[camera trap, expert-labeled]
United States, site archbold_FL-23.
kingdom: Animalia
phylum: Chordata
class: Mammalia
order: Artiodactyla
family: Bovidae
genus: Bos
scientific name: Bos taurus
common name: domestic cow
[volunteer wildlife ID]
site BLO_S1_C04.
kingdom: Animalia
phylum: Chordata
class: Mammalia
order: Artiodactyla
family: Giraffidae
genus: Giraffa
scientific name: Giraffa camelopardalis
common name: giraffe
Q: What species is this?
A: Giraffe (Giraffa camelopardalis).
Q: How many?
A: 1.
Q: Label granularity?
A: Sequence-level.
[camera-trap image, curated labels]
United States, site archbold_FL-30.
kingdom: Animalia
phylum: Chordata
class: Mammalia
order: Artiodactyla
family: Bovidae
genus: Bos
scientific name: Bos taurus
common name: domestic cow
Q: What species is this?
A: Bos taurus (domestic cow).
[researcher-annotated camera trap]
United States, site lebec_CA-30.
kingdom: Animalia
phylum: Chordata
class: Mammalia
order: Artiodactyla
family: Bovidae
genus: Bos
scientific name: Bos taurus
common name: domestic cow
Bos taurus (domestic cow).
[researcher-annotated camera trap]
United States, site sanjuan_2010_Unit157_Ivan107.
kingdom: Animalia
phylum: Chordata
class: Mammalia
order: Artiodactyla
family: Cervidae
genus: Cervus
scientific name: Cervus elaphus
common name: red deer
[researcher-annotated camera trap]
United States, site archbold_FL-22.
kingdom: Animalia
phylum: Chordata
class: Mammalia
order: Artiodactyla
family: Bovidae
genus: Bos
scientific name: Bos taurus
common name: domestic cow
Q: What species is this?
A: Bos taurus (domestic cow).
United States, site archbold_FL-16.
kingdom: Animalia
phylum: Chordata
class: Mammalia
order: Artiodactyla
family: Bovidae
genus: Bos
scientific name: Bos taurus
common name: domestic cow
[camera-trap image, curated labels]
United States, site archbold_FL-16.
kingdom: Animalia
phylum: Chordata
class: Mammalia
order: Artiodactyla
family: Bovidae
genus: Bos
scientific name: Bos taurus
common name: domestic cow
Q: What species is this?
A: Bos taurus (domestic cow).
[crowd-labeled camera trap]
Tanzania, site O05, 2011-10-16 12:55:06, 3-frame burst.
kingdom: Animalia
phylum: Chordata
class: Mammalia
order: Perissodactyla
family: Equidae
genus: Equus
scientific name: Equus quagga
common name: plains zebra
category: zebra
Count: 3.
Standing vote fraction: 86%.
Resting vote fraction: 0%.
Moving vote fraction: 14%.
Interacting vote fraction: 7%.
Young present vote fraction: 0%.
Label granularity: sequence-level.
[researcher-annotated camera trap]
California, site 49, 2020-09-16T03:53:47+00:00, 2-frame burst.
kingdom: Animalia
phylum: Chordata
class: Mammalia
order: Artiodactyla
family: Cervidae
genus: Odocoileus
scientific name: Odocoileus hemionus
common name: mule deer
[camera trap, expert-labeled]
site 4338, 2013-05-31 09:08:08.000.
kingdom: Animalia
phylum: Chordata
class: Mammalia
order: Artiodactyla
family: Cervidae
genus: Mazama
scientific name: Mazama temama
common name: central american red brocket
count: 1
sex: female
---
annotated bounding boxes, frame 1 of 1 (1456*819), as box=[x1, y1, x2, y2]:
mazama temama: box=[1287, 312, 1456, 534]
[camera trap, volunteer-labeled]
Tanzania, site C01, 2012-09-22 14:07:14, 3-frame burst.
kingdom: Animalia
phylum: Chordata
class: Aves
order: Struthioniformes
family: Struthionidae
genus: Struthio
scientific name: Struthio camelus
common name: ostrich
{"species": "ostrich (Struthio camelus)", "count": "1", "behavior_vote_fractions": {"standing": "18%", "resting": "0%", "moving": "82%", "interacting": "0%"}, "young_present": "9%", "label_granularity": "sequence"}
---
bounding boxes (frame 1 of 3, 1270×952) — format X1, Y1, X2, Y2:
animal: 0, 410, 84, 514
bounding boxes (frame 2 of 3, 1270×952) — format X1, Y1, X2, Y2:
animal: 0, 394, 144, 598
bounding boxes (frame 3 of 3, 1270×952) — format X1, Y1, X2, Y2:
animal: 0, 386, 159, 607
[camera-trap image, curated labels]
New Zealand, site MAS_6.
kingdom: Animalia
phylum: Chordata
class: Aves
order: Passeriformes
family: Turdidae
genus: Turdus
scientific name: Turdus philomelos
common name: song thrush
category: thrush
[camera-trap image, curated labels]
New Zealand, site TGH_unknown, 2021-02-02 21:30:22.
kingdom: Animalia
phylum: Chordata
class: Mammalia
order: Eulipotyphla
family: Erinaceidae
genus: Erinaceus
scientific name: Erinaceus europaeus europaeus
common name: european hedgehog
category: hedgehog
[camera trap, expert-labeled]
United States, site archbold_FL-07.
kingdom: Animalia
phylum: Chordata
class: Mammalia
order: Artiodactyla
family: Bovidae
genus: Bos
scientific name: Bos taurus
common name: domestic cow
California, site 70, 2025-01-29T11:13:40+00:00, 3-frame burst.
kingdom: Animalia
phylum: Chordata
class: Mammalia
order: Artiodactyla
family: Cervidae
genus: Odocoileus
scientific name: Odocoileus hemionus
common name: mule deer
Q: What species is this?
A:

==============================

▶ [Your goal]:
Some lines in the data above hold the string "volunteer". Find and copy each of them.

▶ [The completed task]:
[volunteer wildlife ID]
[camera trap, volunteer-labeled]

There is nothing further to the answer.